● **Extracted text**:
>>>

Adoption of the US Dollar

The dollar replaced the Indonesian rupiah in 2000 as the currency used in official transactions. In 2003, the dollar was introduced to the general economy as the official state currency. The decision to adopt the dollar was made by the United Nations and the government of East Timor to salvage the country from political and economic instability.

Acquiring US Dollars in East Timor

The adoption of the dollar made it easier to trade and do business in the country. American tourists simply need to carry their cash into the country and spend in whatever way they wish. Citizens from other states must visit a bureau de change to exchange their currencies. Since the centavo coins are pegged to the dollar coins, you are likely to receive the coins as the balance of using the notes. The economy is a cash-based society, and plastic currency is rarely used except in high-end facilities such as expensive restaurants.

<<<

● **Information**:
>>>

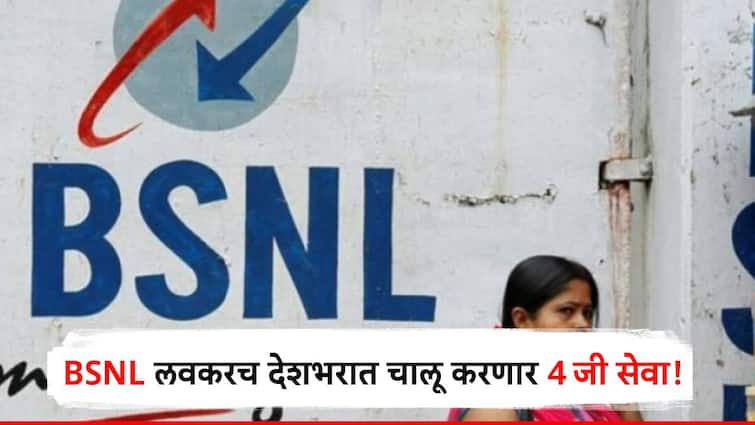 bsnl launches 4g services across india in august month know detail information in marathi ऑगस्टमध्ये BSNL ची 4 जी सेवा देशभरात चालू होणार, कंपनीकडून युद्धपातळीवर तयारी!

<<<
>>>

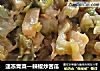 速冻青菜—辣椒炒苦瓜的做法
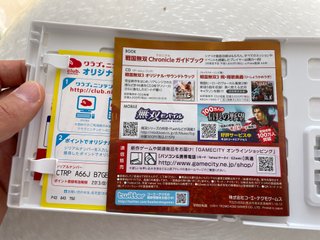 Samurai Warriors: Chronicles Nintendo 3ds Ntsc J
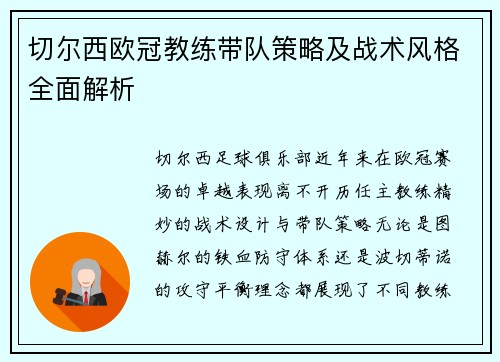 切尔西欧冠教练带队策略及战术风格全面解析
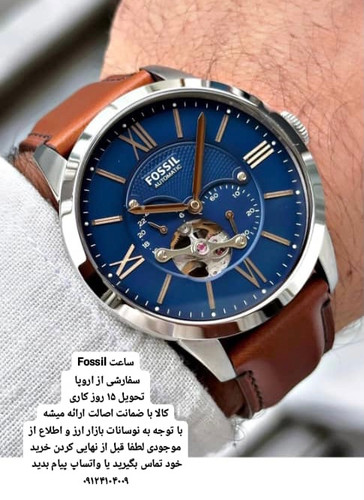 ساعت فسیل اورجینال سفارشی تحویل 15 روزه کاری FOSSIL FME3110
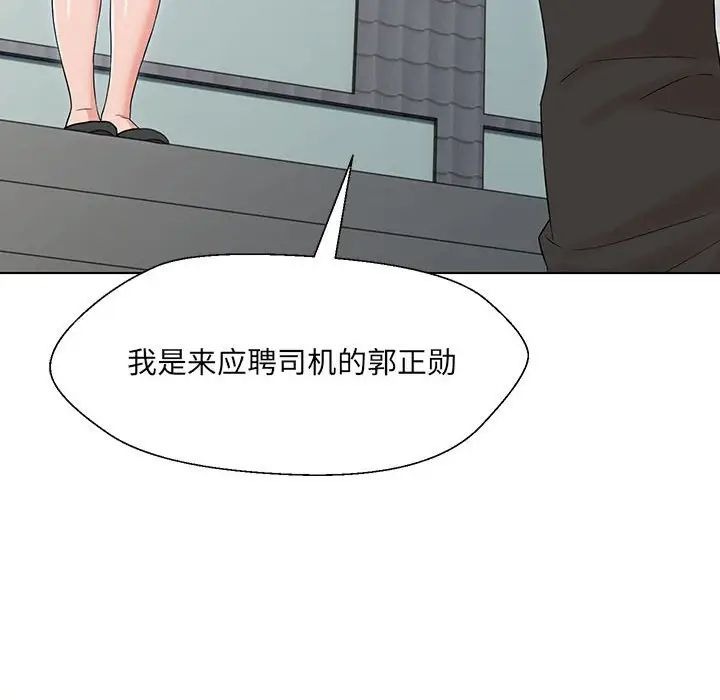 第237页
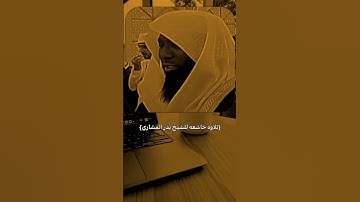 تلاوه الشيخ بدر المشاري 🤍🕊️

<<<

● **Study questions**:
A - According to the East Timor currency text, in what year was the dollar introduced to the general economy as the official state currency?
B - In the East Timor currency text, substitute "currency exchange office" for "bureau de change" and write out the passage starting with "The adoption of" and going on through "as expensive restaurants.".
C - Extend the text on East Timor's currency with a few more sentences that follow on from its last one.

● **Responses to the tasks**:
A - 2003

B -
The adoption of the dollar made it easier to trade and do business in the country. American tourists simply need to carry their cash into the country and spend in whatever way they wish. Citizens from other states must visit a currency exchange office to exchange their currencies. Since the centavo coins are pegged to the dollar coins, you are likely to receive the coins as the balance of using the notes. The economy is a cash-based society, and plastic currency is rarely used except in high-end facilities such as expensive restaurants.

C -
The Economy of Timor-Leste

East Timor is considered a low-income economy with a GDP of about 3 billion dollars. It ranks 133rd in the Human Development Index. About 49% of the population below the poverty line, half the country earns less than $1.25 a day, and 20% is unemployed. Effects of the decades struggle for independence against Indonesia is still being felt as infrastructure remains damaged and a significant number of people remain displaced. The country’s primary imports are food, gasoline, kerosene, and machinery while coffee, sandalwood, and marble are the primary exports.